There was an Autoresearch Systems Hackathon on May 30, 2026.

I won third place. The prize was $1,000 of Modal credits, $1,000 of ChatGPT credits, and 6 months of ChatGPT Pro.

I was admitted to the hackathon two days before the hackathon - I signed up three days before.

At that time I was already working on setting up my environment for ARC-AGI-3.

This is what I already had

  • Some neural network that was inspired by AlphaGo
  • Ideal gameplay traces
  • Submission pipeline

I made some preparations before the hackathon

  • I made some “modified games”. “Modified games” have the same engine logic as the games published by the ARC Foundation, but with slight modifications. For example, for the “original game” ar25, the shapes of the games will be different.
  • I generated the ideal gameplay traces on the modified games.

Autoresearch objective

I only started the autoresearch system halfway through the hackathon. The purpose of the autoresearch system is to figure out a good neural network model that is able to predict actions.

The model will need to

  • predict which of the six actions (up, down, left, right, space, click) will be taken
  • predict which color (among the colors present in the frame) will be chosen
  • predict which coordinate (among the coordinates of the chosen color) will be clicked

The loss function is cross entropy. Color and coordinate logits will be masked if irrelevant. The loss for color and coordinate will not be computed if irrelevant.

Each action taken by the agent is transformed to a 384 x 64 x 64 matrix for input. I defined the transformation.

The training data is the ideal gameplay action on the modified games. The validation data is the ideal gameplay action on the original games.

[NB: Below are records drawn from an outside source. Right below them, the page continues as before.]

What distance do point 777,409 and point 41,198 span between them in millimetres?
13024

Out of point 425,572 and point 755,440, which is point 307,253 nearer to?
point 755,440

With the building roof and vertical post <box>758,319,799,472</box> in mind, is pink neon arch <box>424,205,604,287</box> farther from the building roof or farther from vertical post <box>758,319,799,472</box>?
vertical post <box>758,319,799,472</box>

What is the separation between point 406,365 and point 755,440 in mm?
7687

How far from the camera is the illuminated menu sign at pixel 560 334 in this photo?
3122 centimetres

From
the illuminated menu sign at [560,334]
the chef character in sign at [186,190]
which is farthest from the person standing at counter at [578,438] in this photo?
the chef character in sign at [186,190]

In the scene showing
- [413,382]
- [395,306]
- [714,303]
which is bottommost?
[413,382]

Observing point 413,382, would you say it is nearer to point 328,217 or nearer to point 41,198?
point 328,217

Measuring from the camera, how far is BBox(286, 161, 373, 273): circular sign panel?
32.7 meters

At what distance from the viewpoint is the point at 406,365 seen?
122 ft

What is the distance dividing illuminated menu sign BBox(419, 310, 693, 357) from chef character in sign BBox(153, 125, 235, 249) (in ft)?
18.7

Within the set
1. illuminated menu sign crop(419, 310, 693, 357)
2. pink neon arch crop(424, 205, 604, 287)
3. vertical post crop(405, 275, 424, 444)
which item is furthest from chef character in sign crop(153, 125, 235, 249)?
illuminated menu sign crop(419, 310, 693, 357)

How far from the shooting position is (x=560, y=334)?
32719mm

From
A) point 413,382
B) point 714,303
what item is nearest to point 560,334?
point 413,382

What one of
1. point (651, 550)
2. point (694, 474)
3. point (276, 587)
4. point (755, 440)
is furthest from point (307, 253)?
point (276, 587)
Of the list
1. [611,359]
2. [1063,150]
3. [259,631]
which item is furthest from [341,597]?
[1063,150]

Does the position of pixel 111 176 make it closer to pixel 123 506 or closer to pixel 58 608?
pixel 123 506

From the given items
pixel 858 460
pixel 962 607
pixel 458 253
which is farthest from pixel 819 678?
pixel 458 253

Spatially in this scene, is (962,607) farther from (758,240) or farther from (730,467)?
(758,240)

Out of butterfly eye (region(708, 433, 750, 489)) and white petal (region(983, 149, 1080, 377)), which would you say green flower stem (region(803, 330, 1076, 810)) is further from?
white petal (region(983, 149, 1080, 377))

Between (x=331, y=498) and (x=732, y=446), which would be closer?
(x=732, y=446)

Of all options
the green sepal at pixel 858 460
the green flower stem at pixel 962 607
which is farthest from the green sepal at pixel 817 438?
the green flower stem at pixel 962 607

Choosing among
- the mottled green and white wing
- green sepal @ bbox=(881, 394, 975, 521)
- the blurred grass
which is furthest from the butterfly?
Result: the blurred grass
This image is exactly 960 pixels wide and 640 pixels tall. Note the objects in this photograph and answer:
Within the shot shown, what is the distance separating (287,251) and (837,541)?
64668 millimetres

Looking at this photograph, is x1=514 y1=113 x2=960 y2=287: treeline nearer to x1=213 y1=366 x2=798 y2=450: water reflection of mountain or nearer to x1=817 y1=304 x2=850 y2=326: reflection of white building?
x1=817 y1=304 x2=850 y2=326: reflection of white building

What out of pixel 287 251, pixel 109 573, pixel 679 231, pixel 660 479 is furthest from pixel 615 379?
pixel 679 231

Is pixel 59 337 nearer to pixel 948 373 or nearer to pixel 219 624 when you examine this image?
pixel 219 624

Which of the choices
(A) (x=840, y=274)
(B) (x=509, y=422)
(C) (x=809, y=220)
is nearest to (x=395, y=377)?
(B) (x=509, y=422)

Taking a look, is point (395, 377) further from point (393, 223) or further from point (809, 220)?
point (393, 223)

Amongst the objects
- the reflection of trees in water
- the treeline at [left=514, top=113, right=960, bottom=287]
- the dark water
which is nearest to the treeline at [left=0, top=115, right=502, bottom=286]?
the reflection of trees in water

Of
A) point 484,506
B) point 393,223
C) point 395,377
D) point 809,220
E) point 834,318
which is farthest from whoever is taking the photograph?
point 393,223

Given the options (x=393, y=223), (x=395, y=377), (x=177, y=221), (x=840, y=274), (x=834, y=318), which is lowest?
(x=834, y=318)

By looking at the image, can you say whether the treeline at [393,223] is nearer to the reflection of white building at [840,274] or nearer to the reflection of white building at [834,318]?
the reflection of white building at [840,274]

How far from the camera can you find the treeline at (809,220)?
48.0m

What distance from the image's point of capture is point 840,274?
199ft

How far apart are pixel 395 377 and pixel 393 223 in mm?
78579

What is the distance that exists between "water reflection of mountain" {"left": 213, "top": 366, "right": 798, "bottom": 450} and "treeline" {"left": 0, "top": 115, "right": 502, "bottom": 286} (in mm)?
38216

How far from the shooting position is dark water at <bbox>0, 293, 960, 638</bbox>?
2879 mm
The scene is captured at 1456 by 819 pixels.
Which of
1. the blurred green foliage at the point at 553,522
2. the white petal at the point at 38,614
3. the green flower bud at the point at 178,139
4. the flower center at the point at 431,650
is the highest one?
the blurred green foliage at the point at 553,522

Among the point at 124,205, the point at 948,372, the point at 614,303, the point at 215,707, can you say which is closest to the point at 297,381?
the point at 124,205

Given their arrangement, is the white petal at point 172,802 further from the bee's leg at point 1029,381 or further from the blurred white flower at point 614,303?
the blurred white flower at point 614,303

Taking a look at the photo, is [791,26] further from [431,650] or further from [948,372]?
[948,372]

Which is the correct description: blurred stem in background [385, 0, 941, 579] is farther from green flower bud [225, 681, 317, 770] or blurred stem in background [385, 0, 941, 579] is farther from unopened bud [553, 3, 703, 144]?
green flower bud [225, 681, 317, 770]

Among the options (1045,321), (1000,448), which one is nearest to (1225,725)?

I set up a system for the agent (Claude Code) to experiment with different model architectures that minimize the validation loss.

Performance

Each training loop takes between 5 minutes to 30 minutes. The free tier of Modal allows you to use 10 GPUs at once.

The model initialized with a training loss of 12.0 and somewhat converged to a training loss of 2.0. The validation loss is 3.5.

Things I remembered I had to intentionally design

The job of the autoresearch agent is to only figure out the model architecture. I decided that I will be the one to transform the input to the output. They should do some data analysis on the dataset and learn something.

Every model tested should be a standalone file that should not be modified after testing. Initially I discovered that the agent modified the model architecture code after testing - this is bad because it will be very difficult to understand what exactly was the model architecture that produced a certain result.

Validation loss should only be calculated at the end. I want the training to be done quickly so that the agent can iterate on model architecture. Maybe I could instead set up a system to export the current model and calculate the validation loss at every quarter of the data of the data without blocking the training process.

These are some things I learnt

Data is important. I spent more time on the data than on the autoresearch system, and I still think I need to spend more time on the data. I still do not have the confidence that I am curve-fitting on a reasonable dataset. I also suspect that I might be somewhat leaking the targets in the input.

Data shuffling is hard. You want your data shuffled so that you can trust that the training loss has decreased. You cannot load all the data in memory and generate the shuffle. A simple filesystem that you have one file for one datapoint would not scale. This is something I must consider when I work on something similar.

Validation score is a distribution. There was a model variant that hit 3.5 validation loss and for a while model variants could not beat the score. When the agent decided to rerun the training for the model variant, the validation loss was 3.9 instead. There should be a system to validate the frontier scores.

Validation loss does not really mean anything. I used the trained model to play the games that it trained on, and its performance is bad. It could not clear even the first level. Even if I am to scale the amount of data, I do not think the model can learn to play a quarter of the games it has trained on. (Note that for the ARC-AGI leaderboard, the model will need to solve games it has not seen.)

Code quality is important. The code I wrote in a short time has a lot of hacks. For example, I need to decide whether I should treat each “modified game” to be the same as an “original game” in my system. I also have to ensure that my system works with multiple external abstractions - ARC SDK, Kaggle notebooks. I think I will be cleaning up most of the autoresearch code in the main repository.

Learning needs to be intentional. The autoresearch system treats research as a black box. The agent modifies the architecture, runs the training script, and reports the loss. It does not understand why one model architecture is better than the other. Optimizing merely for the validation loss may be optimal if you want to produce immediate results, and this is the correct decision in a hackathon. However, neither the agent nor I am learning anything, and we are very far from solving the main task of training a model to play games that it has seen in training.